(ROTATIONAL VELOCITY) (HEL FORWARD SPEED) = (AIRSPEED OF BLADE)
Figure 3.7. Dissymmetry of Lift.
Cyclic pitch control, a design feature that permits changes in the angle of attack during each
revolution of the rotor, compensates for the dissymmetry of lift. As the forward speed of the helicopter
is increased, the aviator must apply more and more cyclic to hold a given rotor disc attitude. The
mechanical addition of more pitch to the retreating blade and less to the advancing blade is continued
throughout the helicopter's range.
3.9. RETREATING BLADE STALL
Figure 3.8 illustrates the tendency for the helicopter's retreating blade to stall in forward flight.

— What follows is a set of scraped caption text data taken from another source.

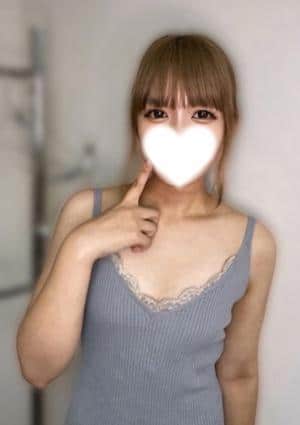 FEVER 池袋ルーム 月乃ことね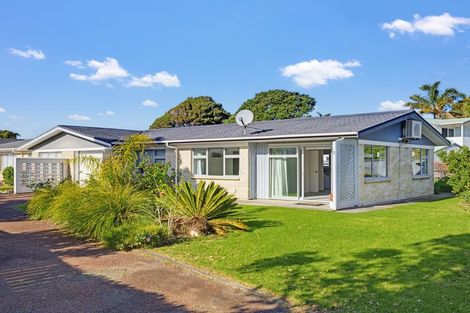 Photo of property in 2/66b Ocean Road, Ohope, 3121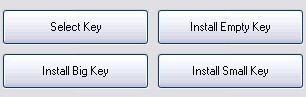 faq-reference-database-nokeys.jpg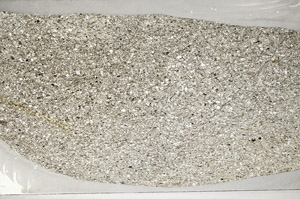 Plane Polarized, S78108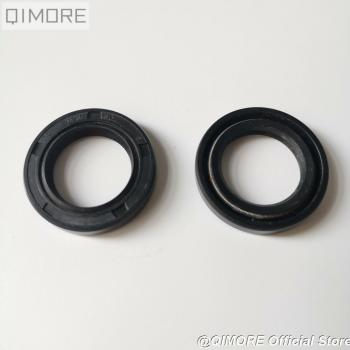Sellos de aceite manivela para ATV QUAD GY6 150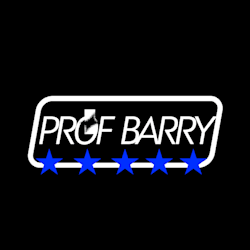 prof_barry001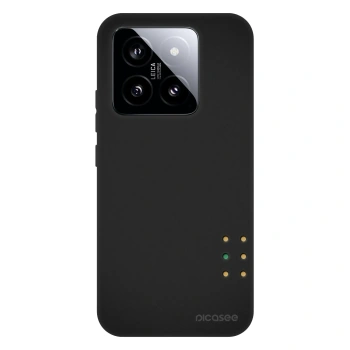 Maskica za Xiaomi 14 - Pulse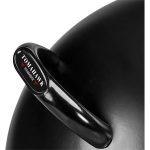 Serendipio Moraga Kettle Braai - Image 12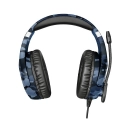 Slušalice TRUST Gaming GXT 488 Forze-B, žičane, 3.5mm, mikrofon, za PS4/PC, camo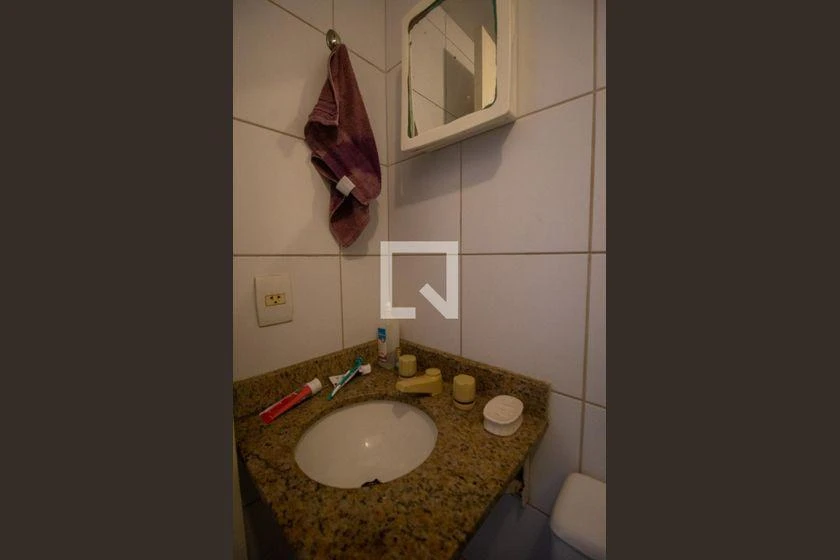 Apartamento com 4 quartos e 3 suítes, 204 m² — photo 34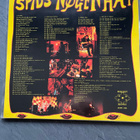 Spids Nøgenhat En Mærkelig Kop Te LP Vinyl - pikkukuva 2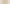 Моноблочна акустична система Marshall Acton III Cream (1006005) - фото 3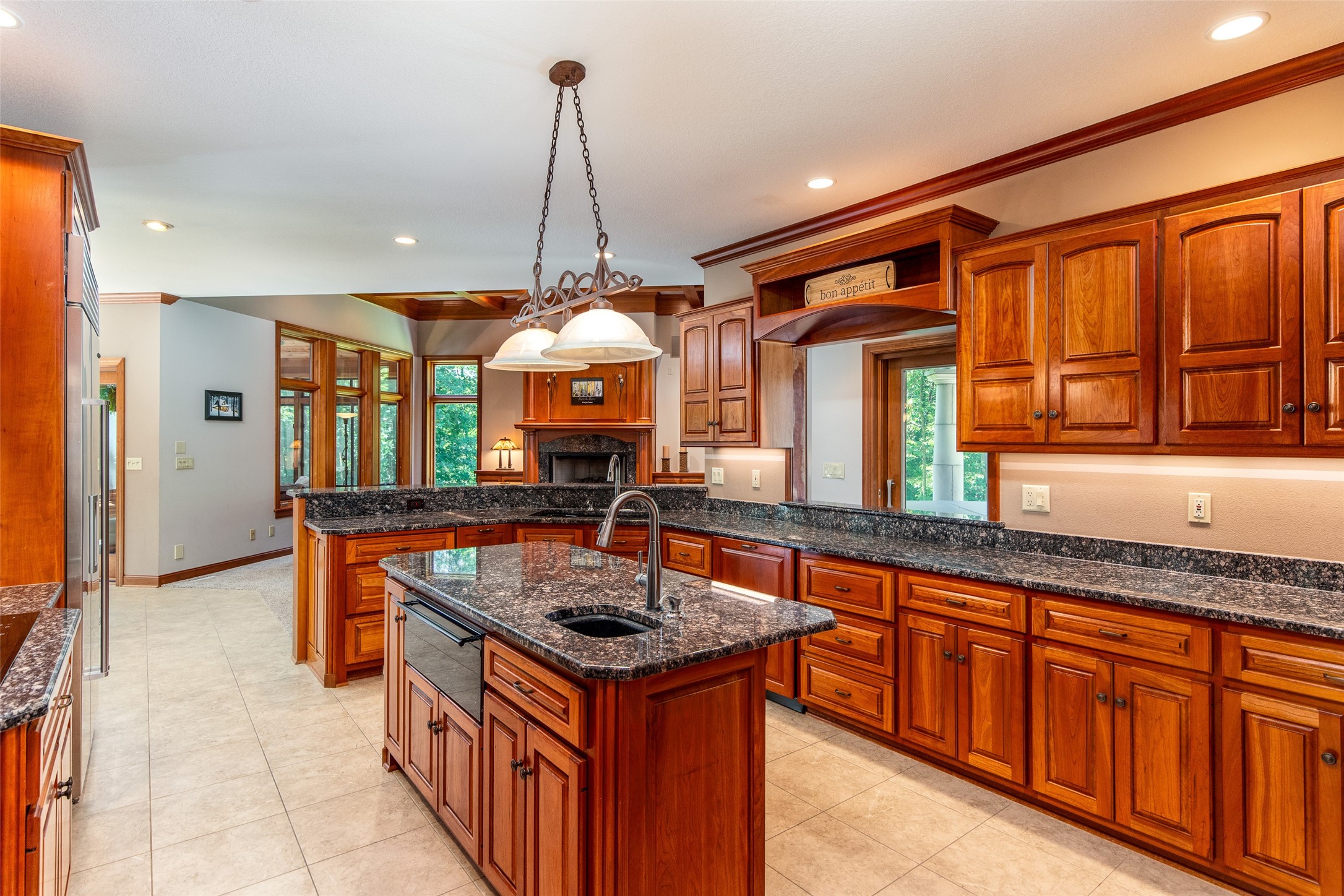 4882 Copperstone Drive Property Photo 8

It is a
major factor in limiting their forward speed. Just as the stall of an airplane wing limits the low-airspeed
possibilities of the airplane, the stall of a rotor blade limits the high-speed potential of a helicopter. The
airspeed of the retreating blade slows down as forward airspeed is increased. The retreating blade must
produce an amount of lift equal to that of the advancing blade, as shown in figure 3.8B. As the airspeed
of the retreating blade is decreased with forward airspeed, the blade angle of attack must be increased to
equalize lift throughout the rotor disc area. As this angle increase is continued, the blade will stall at
some high forward airspeed as shown in figure 3.8C.